The Biology of the Hey Bear Fruits Makes No Sense
Last night my partner asked if I was okay because I looked distant and downtrodden. I wasn't sad or tired, I was pondering the biology of the fruits that dance in these videos.
The pineapple, Baby Knight's favourite, is a classic fruit-with-a-face; eyes and a mouth on the outside rind of the pineapple. Same with the strawberry, blueberry, and a bunch of others. Pretty standard fare for a children's cartoon, they seem to love it. Beyond those it gets a bit weird.
A single orange, in the Hey Bear cinematic universe, is actually two creatures. The face is on the fleshy inside of each half but how did they get like that? Does a bigger fruit, or a human perhaps, have to cut them in half so they can see and talk and do whatever a living orange half does?
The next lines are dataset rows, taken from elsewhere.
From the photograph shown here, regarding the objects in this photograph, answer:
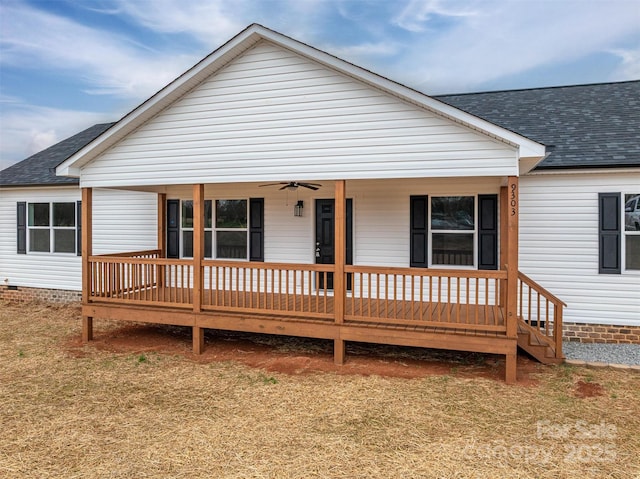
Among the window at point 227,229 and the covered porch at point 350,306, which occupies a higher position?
the window at point 227,229

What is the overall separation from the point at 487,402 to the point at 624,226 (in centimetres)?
474

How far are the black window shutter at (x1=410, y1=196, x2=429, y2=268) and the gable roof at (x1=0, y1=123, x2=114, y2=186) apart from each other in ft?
27.9

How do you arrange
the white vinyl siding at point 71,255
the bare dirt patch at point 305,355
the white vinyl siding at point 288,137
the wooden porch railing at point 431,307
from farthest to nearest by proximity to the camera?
the white vinyl siding at point 71,255 < the bare dirt patch at point 305,355 < the white vinyl siding at point 288,137 < the wooden porch railing at point 431,307

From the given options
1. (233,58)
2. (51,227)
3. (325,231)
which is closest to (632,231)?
(325,231)

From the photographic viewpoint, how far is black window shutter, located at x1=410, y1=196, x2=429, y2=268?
330 inches

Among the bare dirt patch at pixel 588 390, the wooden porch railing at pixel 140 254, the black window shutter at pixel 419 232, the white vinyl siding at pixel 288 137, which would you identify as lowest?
the bare dirt patch at pixel 588 390

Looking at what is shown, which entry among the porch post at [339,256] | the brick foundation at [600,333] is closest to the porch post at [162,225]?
the porch post at [339,256]

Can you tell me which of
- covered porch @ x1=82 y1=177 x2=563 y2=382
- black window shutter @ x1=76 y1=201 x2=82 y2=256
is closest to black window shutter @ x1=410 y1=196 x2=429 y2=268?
covered porch @ x1=82 y1=177 x2=563 y2=382

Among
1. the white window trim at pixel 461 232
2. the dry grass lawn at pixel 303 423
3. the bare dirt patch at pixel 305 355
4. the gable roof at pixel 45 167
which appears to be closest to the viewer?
Result: the dry grass lawn at pixel 303 423

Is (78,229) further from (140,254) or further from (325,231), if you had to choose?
(325,231)

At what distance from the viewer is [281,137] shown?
6.85 m

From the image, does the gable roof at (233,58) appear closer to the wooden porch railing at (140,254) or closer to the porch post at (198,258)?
the porch post at (198,258)

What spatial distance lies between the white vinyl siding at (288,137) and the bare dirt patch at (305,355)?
3042mm

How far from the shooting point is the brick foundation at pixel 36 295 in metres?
11.6
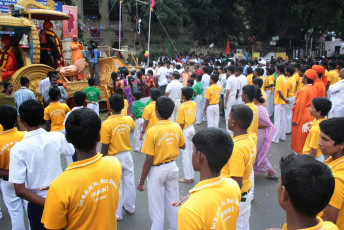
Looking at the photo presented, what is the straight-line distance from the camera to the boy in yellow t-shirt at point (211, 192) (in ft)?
5.65

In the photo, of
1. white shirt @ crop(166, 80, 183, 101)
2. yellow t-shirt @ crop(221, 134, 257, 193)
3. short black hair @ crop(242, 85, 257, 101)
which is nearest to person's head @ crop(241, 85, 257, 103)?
short black hair @ crop(242, 85, 257, 101)

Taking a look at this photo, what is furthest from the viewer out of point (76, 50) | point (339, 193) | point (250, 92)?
point (76, 50)

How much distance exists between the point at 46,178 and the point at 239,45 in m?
30.9

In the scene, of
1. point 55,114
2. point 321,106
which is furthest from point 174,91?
point 321,106

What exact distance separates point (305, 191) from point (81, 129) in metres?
1.48

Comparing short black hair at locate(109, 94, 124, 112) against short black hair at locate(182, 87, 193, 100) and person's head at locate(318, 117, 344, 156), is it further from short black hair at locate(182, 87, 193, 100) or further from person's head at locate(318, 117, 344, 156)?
person's head at locate(318, 117, 344, 156)

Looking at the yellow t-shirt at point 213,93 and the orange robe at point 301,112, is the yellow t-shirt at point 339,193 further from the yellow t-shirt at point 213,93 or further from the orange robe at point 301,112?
the yellow t-shirt at point 213,93

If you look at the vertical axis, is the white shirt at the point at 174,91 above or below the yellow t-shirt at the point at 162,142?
above

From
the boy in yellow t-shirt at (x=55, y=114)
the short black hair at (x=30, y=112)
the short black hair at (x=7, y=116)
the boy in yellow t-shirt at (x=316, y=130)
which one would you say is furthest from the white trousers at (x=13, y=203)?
the boy in yellow t-shirt at (x=316, y=130)

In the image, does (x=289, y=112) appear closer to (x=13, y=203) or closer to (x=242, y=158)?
(x=242, y=158)

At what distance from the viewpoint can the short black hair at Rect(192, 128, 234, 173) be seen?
198cm

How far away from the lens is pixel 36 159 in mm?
2635

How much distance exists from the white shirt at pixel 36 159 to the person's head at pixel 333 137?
253 cm

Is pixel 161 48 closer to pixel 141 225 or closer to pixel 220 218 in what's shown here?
pixel 141 225
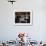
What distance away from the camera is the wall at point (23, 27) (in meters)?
4.62

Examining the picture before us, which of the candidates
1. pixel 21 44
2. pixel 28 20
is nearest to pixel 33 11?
pixel 28 20

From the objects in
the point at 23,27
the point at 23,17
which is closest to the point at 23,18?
the point at 23,17

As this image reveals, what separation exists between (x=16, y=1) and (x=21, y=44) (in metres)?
1.97

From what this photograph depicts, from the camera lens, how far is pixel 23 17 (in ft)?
15.3

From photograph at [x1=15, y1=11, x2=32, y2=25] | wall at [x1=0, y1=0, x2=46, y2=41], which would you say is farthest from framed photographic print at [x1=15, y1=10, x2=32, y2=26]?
wall at [x1=0, y1=0, x2=46, y2=41]

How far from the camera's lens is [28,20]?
463cm

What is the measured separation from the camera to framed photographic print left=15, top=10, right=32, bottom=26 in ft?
15.2

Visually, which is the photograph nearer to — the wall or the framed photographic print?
the framed photographic print

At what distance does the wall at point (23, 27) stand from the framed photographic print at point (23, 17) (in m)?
0.14

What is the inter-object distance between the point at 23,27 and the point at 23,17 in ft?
1.19

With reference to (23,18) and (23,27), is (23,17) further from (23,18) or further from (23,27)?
(23,27)

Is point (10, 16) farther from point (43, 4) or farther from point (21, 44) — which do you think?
point (21, 44)

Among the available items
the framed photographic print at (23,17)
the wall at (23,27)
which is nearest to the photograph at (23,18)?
the framed photographic print at (23,17)

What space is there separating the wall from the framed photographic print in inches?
5.7
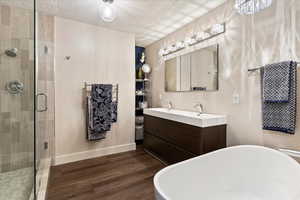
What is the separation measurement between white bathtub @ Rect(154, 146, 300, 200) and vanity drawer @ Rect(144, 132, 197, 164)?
51 cm

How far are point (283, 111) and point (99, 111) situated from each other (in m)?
2.47

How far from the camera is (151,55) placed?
146 inches

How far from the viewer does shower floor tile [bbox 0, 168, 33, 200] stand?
157cm

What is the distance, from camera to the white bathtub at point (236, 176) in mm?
1263

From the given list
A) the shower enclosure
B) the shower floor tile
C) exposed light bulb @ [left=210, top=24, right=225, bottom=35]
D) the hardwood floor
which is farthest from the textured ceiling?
the hardwood floor

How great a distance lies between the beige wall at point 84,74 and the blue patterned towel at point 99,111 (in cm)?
19

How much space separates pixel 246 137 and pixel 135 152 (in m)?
2.00

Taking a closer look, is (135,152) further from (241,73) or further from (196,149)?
(241,73)

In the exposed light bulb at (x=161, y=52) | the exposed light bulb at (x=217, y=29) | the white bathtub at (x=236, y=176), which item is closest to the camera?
the white bathtub at (x=236, y=176)

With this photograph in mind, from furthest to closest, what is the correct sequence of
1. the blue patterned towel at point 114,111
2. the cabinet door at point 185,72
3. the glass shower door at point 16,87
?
the blue patterned towel at point 114,111 → the cabinet door at point 185,72 → the glass shower door at point 16,87

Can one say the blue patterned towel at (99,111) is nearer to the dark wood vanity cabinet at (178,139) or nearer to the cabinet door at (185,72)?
the dark wood vanity cabinet at (178,139)

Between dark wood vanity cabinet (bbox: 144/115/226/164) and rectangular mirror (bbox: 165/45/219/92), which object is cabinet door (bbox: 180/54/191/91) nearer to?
rectangular mirror (bbox: 165/45/219/92)

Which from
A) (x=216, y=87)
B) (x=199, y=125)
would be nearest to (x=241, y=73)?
(x=216, y=87)

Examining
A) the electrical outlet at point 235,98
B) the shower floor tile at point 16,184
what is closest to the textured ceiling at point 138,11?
the electrical outlet at point 235,98
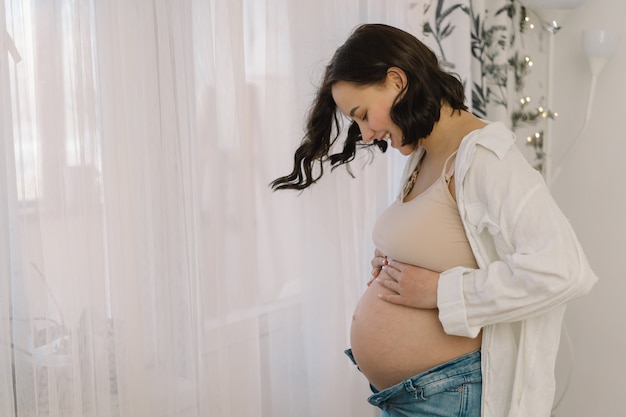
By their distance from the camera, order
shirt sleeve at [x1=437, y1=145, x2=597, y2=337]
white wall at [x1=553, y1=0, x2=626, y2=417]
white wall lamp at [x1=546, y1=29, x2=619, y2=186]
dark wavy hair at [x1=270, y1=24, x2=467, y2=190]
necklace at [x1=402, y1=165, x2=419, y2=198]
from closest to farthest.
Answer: shirt sleeve at [x1=437, y1=145, x2=597, y2=337] → dark wavy hair at [x1=270, y1=24, x2=467, y2=190] → necklace at [x1=402, y1=165, x2=419, y2=198] → white wall lamp at [x1=546, y1=29, x2=619, y2=186] → white wall at [x1=553, y1=0, x2=626, y2=417]

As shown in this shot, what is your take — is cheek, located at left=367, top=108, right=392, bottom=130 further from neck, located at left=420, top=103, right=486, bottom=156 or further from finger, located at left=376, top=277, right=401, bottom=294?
finger, located at left=376, top=277, right=401, bottom=294

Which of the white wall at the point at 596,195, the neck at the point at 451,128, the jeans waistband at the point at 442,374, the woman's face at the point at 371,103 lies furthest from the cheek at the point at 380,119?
the white wall at the point at 596,195

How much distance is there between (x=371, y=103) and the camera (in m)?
1.27

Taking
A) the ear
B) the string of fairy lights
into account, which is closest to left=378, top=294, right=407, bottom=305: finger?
the ear

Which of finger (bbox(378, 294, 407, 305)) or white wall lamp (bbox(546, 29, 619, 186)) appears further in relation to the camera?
white wall lamp (bbox(546, 29, 619, 186))

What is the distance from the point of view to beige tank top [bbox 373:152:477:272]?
1249mm

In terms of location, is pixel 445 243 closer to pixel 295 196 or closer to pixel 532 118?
pixel 295 196

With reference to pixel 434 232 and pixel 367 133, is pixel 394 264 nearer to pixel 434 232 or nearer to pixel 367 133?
pixel 434 232

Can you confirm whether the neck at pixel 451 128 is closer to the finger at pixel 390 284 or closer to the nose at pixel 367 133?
the nose at pixel 367 133

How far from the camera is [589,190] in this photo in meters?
2.17

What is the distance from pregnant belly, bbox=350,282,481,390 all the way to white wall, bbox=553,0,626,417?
1040mm

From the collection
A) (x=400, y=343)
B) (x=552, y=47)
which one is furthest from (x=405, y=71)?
(x=552, y=47)

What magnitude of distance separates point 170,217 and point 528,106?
1.36 m

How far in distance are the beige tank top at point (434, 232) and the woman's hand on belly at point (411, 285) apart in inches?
0.9
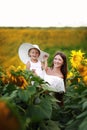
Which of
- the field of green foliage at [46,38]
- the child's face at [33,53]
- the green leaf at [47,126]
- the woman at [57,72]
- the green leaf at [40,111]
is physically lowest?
the green leaf at [47,126]

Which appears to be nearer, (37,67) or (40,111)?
(40,111)

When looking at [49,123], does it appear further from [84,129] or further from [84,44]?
[84,44]

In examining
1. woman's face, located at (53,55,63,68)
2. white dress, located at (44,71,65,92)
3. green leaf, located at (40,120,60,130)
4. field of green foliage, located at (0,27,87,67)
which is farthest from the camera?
field of green foliage, located at (0,27,87,67)

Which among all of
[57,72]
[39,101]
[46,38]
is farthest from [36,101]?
[46,38]

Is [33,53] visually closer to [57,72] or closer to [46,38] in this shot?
[57,72]

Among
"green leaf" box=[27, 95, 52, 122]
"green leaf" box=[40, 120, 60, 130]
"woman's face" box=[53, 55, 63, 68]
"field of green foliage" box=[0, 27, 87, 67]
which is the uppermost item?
"field of green foliage" box=[0, 27, 87, 67]

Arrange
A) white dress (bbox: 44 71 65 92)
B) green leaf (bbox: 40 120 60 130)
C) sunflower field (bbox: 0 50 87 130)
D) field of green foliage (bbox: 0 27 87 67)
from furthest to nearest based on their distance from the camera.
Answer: field of green foliage (bbox: 0 27 87 67) → white dress (bbox: 44 71 65 92) → green leaf (bbox: 40 120 60 130) → sunflower field (bbox: 0 50 87 130)

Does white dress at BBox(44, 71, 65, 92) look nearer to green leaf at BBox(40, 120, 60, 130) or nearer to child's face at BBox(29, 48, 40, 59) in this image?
child's face at BBox(29, 48, 40, 59)

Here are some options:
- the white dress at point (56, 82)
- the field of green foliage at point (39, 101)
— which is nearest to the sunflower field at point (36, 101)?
the field of green foliage at point (39, 101)

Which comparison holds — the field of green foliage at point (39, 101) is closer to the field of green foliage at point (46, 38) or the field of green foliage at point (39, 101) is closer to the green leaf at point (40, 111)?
the green leaf at point (40, 111)

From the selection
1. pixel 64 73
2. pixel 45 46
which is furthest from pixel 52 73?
pixel 45 46

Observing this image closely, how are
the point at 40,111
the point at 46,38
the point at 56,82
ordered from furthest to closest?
the point at 46,38
the point at 56,82
the point at 40,111

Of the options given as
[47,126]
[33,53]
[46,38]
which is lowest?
[47,126]

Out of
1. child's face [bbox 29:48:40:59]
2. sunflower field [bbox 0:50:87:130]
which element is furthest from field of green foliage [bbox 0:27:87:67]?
sunflower field [bbox 0:50:87:130]
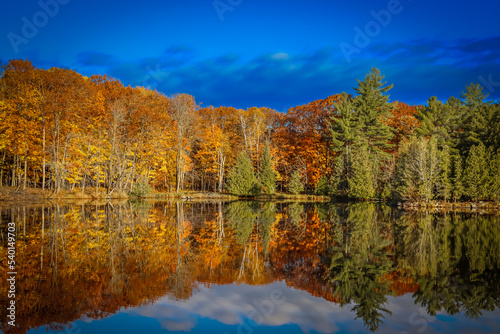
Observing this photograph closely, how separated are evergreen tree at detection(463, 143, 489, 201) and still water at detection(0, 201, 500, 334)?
61.1ft

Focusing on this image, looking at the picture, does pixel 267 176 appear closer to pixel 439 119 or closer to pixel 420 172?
pixel 420 172

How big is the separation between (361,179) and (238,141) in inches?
839

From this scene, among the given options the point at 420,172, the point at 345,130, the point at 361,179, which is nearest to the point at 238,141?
the point at 345,130

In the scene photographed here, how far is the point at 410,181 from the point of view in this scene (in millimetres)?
32062

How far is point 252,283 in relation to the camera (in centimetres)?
843

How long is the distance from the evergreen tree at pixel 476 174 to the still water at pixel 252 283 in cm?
1863

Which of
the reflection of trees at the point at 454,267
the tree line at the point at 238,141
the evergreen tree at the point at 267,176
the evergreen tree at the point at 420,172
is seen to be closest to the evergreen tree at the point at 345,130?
the tree line at the point at 238,141

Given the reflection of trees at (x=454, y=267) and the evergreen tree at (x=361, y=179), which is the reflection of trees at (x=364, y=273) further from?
the evergreen tree at (x=361, y=179)

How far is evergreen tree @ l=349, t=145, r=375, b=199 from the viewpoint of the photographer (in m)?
38.8

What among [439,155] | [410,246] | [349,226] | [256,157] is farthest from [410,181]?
[256,157]

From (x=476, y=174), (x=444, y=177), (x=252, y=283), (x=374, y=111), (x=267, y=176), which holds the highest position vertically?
(x=374, y=111)

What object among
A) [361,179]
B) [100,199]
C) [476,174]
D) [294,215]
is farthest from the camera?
[361,179]

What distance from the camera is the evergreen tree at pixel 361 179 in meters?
38.8

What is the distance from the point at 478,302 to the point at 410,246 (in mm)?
5575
What happens if said cutter slices off-centre, does one of them die while the other stays alive but has a part of their sibling's face on theirs, forever haunted by the memory.
The banana's face is inside the peel, able to see only when it's pulled back. Is there a ceremony for this with family and friends gathered round as the local face-revealer performs the act? Perhaps cards are sent to the parents, adorned with "congrats on your baby's face" and "Let's face it, today is a good day" on the front. They don't seem to have the ability to hear or make sound so the face is probably pretty important. Maybe the movie Face-Off is unsettling in their world, or that sewed-up-mouth scene from the Matrix.
And finally the millennial favourite, the avocado. The one we see on screen has the stone in tact but we never other half, the sibling. Is the stoneless sibling an outcast in Hey Bear world or are they lauded for surviving without a fairly important part of an avocado? We might never know.